空海は774年讃岐の国に生まれ、12歳で「論語」などを勉強し15歳で都にのぼる。18歳で当時の国立大学に入学を許可され、将来を嘱望された。
大学の勉強に疑問をもち、周囲の反対を押し切り大学を中退した。山岳修行を続けながら仏教をきわめようとしていた時、それまでに一度も見たことのない経典である密教の根本経典「大日教」と出会う。 当時の密教は日本ではそれほど重視されておらず、空海は正統な密教を学ぶために唐にわたる他はないと考えるようになった。

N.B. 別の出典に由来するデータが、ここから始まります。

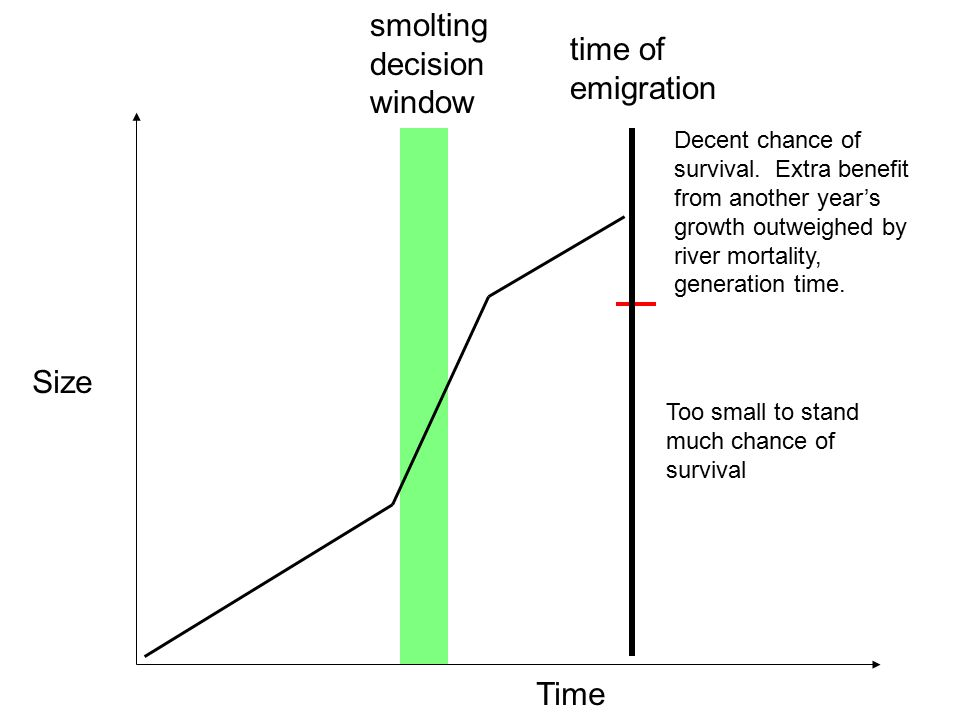 Time Size Too small to stand much chance of survival smolting decision window time of emigration Decent chance of survival. Extra benefit from another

31歳の時、入唐留学生として遣唐使の一員となる許可が与えられ804年遣唐使一団に混じり、一路唐の長安をめざした。同じ船団には最澄の姿もあった。
 空海は佐伯氏という中流豪族の一族ではあったが経済的にそれほど潤沢であったとも思えない。また空海は私度僧という立場でもあり特有の不安定さがつきまとっていた。

マルクスはロンドンに渡るや革命失敗の理由を労働者の団結が不十分であったことと反省した。労働者達は自分達のの利害が共通のものであることを充分に認識していなかったのだ。すでに唯物史観に立つマルクスであったが、パリ亡命以来学んだ経済学はあまりにも貧弱であったことに気がついた。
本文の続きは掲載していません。